Mazowieckie. Tlenu jak na lekarstwo. Trzeba oszczędzać
Od początku kwietnia gospodarowanie tym życiodajnym produktem w szpitalach objęte jest szczególną troską. Ostrzeżenia docierają do placówek na Mazowszu z resortu zdrowia. O "rozsądne gospodarowanie tleniem" zaapelował do dyrektorów szpitali szef wydziału zdrowia w Urzędzie Wojewódzkim.
Tomasz Sławatyniec, dyrektor wojewódzkiego wydziału zdrowia wspomina w swoim piśmie o możliwości braku ciekłego tlenu na rynku. Według dyrektora taką niepokojącą informację przekazują producenci. Firma wytwarzająca medyczny gaz miała przekazać wiadomość o "przekroczeniu granicy wydolności".
Przedstawiciel wojewody zapewnia w piśmie, że producent tlenu ma na względzie priorytetowe traktowanie dostaw do szpitali. Ale nawet jeśli wstrzymywane są transporty tlenu w inne miejsca, na przykład o zaopatrzenia kriokomór, to i tak na rynku może zabraknąć tego produktu.

* _SPRAWDŹ ZROZUMIENIE_:
1. Od kogo według dyrektora wojewódzkiego wydziału zdrowia pochodzi informacja o możliwym braku ciekłego tlenu na rynku, opisana w artykule o niedoborze tlenu na Mazowszu?
2. Podejmij artykuł o niedoborze tlenu w mazowieckich szpitalach po jego ostatnim zdaniu i napisz dalszy ciąg.

* _ZAPISANE DANE_:
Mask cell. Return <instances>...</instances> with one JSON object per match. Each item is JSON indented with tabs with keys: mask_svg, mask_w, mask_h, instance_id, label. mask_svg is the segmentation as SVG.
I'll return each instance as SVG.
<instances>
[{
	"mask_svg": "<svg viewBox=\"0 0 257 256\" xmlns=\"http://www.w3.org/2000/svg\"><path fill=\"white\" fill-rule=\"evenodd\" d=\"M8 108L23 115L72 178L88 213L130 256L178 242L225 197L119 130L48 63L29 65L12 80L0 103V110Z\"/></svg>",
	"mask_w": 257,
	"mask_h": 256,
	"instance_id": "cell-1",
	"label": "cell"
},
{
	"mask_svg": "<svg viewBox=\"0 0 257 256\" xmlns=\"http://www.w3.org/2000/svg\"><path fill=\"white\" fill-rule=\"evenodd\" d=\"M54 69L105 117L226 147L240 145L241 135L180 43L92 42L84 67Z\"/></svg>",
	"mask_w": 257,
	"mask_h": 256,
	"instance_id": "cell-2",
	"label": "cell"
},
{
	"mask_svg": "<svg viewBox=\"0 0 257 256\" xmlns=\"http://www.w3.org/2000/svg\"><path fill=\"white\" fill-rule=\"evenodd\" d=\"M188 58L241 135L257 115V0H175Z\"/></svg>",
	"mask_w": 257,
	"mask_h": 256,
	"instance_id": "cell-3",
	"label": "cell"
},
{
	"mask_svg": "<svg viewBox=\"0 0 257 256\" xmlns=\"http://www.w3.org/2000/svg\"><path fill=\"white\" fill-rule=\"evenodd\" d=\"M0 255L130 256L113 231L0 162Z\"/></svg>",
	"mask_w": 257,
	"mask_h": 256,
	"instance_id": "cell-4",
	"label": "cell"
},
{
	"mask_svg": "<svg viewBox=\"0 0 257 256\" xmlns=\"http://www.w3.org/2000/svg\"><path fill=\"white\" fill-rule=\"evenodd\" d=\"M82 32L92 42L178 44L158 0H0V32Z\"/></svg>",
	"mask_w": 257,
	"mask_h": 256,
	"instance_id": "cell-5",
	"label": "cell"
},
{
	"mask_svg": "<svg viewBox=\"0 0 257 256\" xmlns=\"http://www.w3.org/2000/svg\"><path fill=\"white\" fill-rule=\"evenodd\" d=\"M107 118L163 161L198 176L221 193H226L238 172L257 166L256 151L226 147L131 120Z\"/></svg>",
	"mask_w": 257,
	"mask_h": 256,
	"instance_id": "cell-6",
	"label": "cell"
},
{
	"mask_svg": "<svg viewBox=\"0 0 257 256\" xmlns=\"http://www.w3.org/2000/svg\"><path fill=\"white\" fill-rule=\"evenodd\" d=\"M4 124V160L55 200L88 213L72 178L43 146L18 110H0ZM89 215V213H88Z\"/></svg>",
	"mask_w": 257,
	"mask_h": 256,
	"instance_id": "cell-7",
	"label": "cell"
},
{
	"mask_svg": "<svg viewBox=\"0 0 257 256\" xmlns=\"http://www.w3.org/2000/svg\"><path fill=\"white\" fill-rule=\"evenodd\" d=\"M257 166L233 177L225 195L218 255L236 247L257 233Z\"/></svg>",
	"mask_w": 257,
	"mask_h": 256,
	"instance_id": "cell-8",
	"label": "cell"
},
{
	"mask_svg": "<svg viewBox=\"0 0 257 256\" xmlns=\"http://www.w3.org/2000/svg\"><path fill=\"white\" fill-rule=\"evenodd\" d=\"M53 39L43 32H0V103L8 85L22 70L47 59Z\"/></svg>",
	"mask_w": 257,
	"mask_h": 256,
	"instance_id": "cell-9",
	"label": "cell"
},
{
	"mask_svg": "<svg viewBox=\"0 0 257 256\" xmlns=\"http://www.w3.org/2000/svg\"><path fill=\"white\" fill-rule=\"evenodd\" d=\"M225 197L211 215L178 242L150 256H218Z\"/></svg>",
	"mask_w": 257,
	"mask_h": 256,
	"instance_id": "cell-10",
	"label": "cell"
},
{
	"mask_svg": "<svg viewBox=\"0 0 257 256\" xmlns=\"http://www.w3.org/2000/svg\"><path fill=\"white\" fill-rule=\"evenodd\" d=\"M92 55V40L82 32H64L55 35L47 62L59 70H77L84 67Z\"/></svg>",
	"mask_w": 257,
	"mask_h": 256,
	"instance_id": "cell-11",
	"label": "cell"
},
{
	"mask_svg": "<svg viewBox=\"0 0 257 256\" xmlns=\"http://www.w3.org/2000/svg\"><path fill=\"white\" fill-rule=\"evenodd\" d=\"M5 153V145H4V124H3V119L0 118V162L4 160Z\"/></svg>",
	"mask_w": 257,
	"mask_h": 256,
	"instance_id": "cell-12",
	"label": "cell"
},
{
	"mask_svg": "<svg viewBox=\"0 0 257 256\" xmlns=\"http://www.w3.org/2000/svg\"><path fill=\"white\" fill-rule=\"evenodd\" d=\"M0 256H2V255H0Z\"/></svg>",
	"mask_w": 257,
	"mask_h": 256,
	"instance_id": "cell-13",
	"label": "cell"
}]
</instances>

* _ODPOWIEDZI PISEMNE_:
1. Od producentów tlenu.

2.
"W najbliższych dniach możemy mieć do czynienia z sytuacją, że cysterna nie dojedzie do szpitala, zatem pozostanie on bez tlenu. W związku z powyższym dołączamy się do apelu firmy i prosimy o ograniczenie konsumpcji tlenu medycznego, kontrolę przepływów tlenu dla każdego pacjenta, tak aby otrzymywał on taką ilość, jakiej w rzeczywistości wymaga jego stan” - pisze przedstawiciel wojewody.
Jak oszczędzać tlen w szpitalu, gdzie, jak wiadomo, podaje się go tym, którzy naprawdę go potrzebują i sami oddychać nie mogą? Należy, w miarę możliwości, nie stosować tlenoterapii wysokoprzepływowej tam, gdzie nie jest ona bezwzględnie konieczna.
To, według pisma dyrektora wydziału zdrowia, jedyny sposób na uniknięcie tragedii. Zasady oszczędzania pismo określa "optymalizacją zużycia tlenu medycznego w celu nieprzerwanego zapewnienie dostępności".
Po problemach, jakich doświadczył w poznański szpital, w którym zabrakło tlenu, żadnej z placówek nie spotkały podobne kłopoty. Rzeczywiście, wszędzie zużycie tlenu poważnie wzrosło, ale wszędzie też zwiększone zostały zamówienia i producent i dystrybutor tymczasem wywiązuje się z zamówionych dostaw.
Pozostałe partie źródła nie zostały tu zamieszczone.